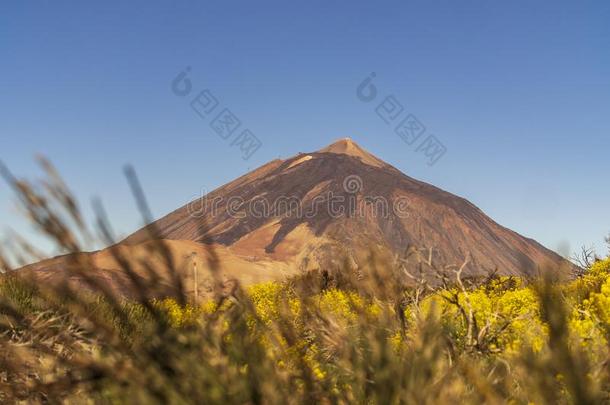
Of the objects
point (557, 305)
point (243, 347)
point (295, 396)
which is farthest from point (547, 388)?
point (243, 347)

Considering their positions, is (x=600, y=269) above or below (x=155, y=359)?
below

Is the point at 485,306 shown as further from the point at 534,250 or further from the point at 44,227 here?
the point at 534,250

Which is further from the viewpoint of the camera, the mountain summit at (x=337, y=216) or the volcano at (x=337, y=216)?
the mountain summit at (x=337, y=216)

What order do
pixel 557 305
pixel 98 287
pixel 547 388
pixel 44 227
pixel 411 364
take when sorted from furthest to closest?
pixel 411 364
pixel 98 287
pixel 44 227
pixel 547 388
pixel 557 305

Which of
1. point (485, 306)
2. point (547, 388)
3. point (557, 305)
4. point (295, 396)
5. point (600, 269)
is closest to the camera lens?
point (557, 305)

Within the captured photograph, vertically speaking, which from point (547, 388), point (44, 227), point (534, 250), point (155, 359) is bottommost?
point (534, 250)

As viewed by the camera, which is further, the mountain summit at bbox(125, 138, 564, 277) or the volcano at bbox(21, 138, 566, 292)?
the mountain summit at bbox(125, 138, 564, 277)

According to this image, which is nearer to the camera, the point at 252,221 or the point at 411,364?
the point at 411,364
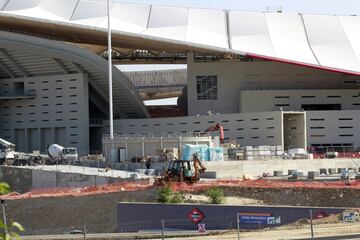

Exercise prompt: Copy the listing word for word, starting at the line that has "According to this" and stopping at the end of the listing, and leave out the pictures.

Worked solution:
According to this image, which is nearer to the camera, the point at 252,221 or the point at 411,364?
the point at 411,364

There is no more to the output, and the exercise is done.